I would also recommend that you concentrate on landing toe-ball-heel and making sure that you are using your whole foot to push off from, not just staying on your toes the whole time. This can put extra stress/effort on the calves and cause them to fatigue too early, especially as in the MIC hi/lo there are many moves that tire the calves. I think that somewhere in there Cathe reminds us to do this and I always had to catch myself and use the whole foot, as she says, this will make the workout harder overall, but, for me at least, easier on the extreme calve burn. Also, if you have GS Legs do that calve routine twice a week on nonconsecutive days and you'll notice strength and endurance gains quickly!

Now if I could just figure out a way to keep my internal organs from jiggling during MIC!
Mattea:D
 
Oh I definitely feel it in my calves.

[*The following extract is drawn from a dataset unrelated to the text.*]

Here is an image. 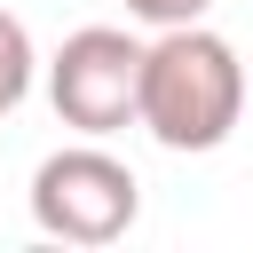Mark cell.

In fact this is the only workout that makes my calve muscles sore--I hardly feel it when I do my actual calve workout in the gym.

I start getting the calve burn before she even goes into the high impact stuff. Sometimes just working through it helps, but if you're in that much pain maybe you could skip the floor routine for a while & go right into the step. The step section is basic, fun & high intensity.

This is actually my time saver workout--if I oversleep I'll do one section or the other rather than the entire workout. Both sections together are exhausting!
 
Thank you for the suggestions.

I forgot to mention that since I was doing it on carpet that I wasn't wearing any shoes. So, today I wore shoes and my calves didn't hurt at all. So it must have been the fact that I wasn't wearing shoes. I almost made it all the way through this time but I have about 2-3 weeks of repetition before I will be able to get through without stopping.

Thanks!
Take care,
Beckie
 
Yes, it's normal. Lots of hopping around on the ball of the foot. Just stick with this one. I used to do it split up - hi/lo one day, step another. And I had to modify, modify, modify the heck out of the hi/lo. I did this workout every Saturday for quite awhile. Now, when I do MIC, I take no breaks between the hi/lo and step and I do the step on a 10" board. Just stick with it, and have fun!